Online clothing store ASOS will now take the helm at Topshop with Boohoo having paid out a whopping £55 million for the online business of Debenhams, meaning this department store giant will vanish from the high street after 242 years, which is a tragic situation for all the employees that have lost their jobs and pensions. Businesses have had to tread water for such a long time during this pandemic and it has been incredible to see how companies have had to adapt to survive. But what if this wasn’t the demise of our high street but instead the evolution of our local shopping centres?
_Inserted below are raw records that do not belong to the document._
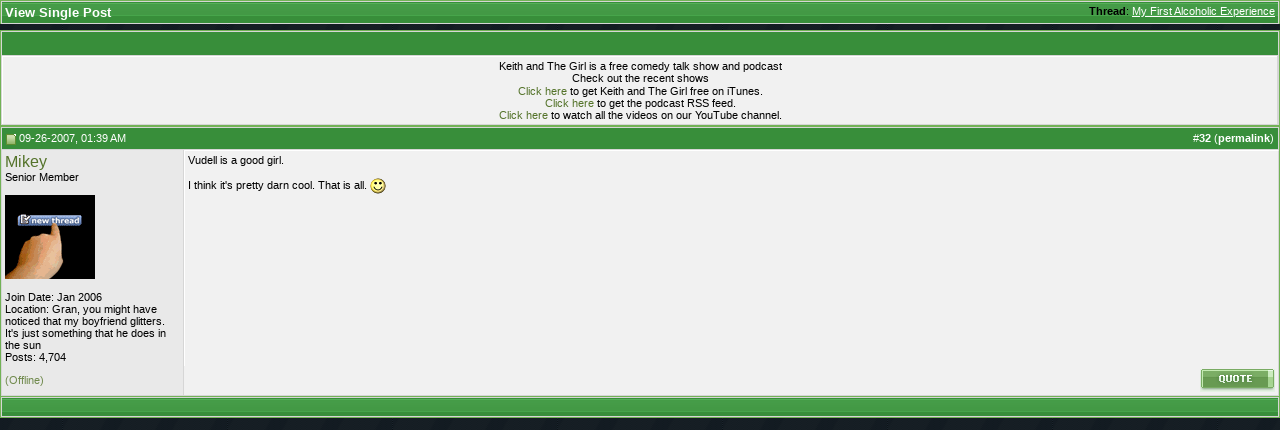

--- FILE ---
content_type: text/css
request_url: https://www.keithandthegirl.com/forums/clientscript/vbulletin_important.css?v=387
body_size: 774
content:
/*======================================================================*\
|| #################################################################### ||
|| # vBulletin 3.8.7 Patch Level 3
|| # ---------------------------------------------------------------- # ||
|| # Copyright ©2000-2013 vBulletin Solutions, Inc. All Rights Reserved. ||
|| # This file may not be redistributed in whole or significant part. # ||
|| # ---------------- VBULLETIN IS NOT FREE SOFTWARE ---------------- # ||
|| # http://www.vbulletin.com | http://www.vbulletin.com/license.html # ||
|| #################################################################### ||
\*======================================================================*/

/* Definitions we expect */
form {
	margin: 0px;
}

label {
	cursor: default;
}

.normal {
	font-weight: normal;
}

.inlineimg {
	vertical-align: middle;
}

.underline {
	text-decoration: underline;
}

.vbmenu_hilite * {
	cursor: pointer;
}

/* Auto-clearing of floats */
.floatcontainer:after, .block_row:after {
	content: ".";
	display: block;
	height: 0;
	clear: both;
	visibility: hidden;
}
.floatcontainer, .block_row {
	display: inline-block;
}
/* IE-Mac hide \*/
* html .floatcontainer, * html .block_row {
	height: 1%;
}
.floatcontainer, .block_row {
	display: block;
}
/* End IE-Mac hide */

/*======================================================================*\
|| ####################################################################
|| # Downloaded: 15:48, Wed Jan 9th 2013
|| # CVS: $RCSfile$ - $Revision: 15827 $
|| ####################################################################
\*======================================================================*/


--- FILE ---
content_type: text/xml
request_url: https://www.keithandthegirl.com/api/show/latest-episode.ashx
body_size: 332
content:
<?xml version="1.0" encoding="utf-8"?>
<LatestEpisode>
   <Number>3959</Number>
   <ShowUrl>/show-detail/7129/the-standard-is-the-standard.aspx</ShowUrl>
   <Title>The Standard Is the Standard</Title>
   <FileUrl>http://traffic.libsyn.com/shitecom/KATG-2026-01-26.mp3</FileUrl>
</LatestEpisode>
In the coastal town of Poole in Dorset, Legal and General in collaboration with the local council, have invested in the local shopping centre which had become overwhelmed with boarded up shops. L&G have been contacting local businesses to offer them the opportunity of rent-free shops and their business rates covered for two years in a bid to refresh their high street. Many councils in the UK are looking to secure similar regeneration projects through public and private investment to update their own town centres where shopping centres appear outdated and part empty.
The market town of Saffron Walden, where I live, has an abundance of local shops and businesses that have had to adapt through numerous lockdowns and tiered restrictions by offering click and collect services to their customers and moving their shopping online. Since 2018, Saffron Walden has become a business improvement district (BID), whereby, businesses are asked to pay a small levy on top of their business rates. This is then used to fund projects which benefit local businesses and the town itself.
However, how can we entice the younger generation back to their local town once restrictions have lifted? Are we now a generation of online shoppers? Is it OK that we are on first name terms with our Amazon delivery driver? My daughter and her friends will happily Snapchat the opening of their Shein clothing deliveries and my son stares at me in disbelief when I tell him about getting the bus to Virgin Megastore on a Saturday to buy a CD single, before the heady days of streaming music. All we can hope is that once we make it through this strange time that the freedom of shopping will entice all age groups to hit the high street once more.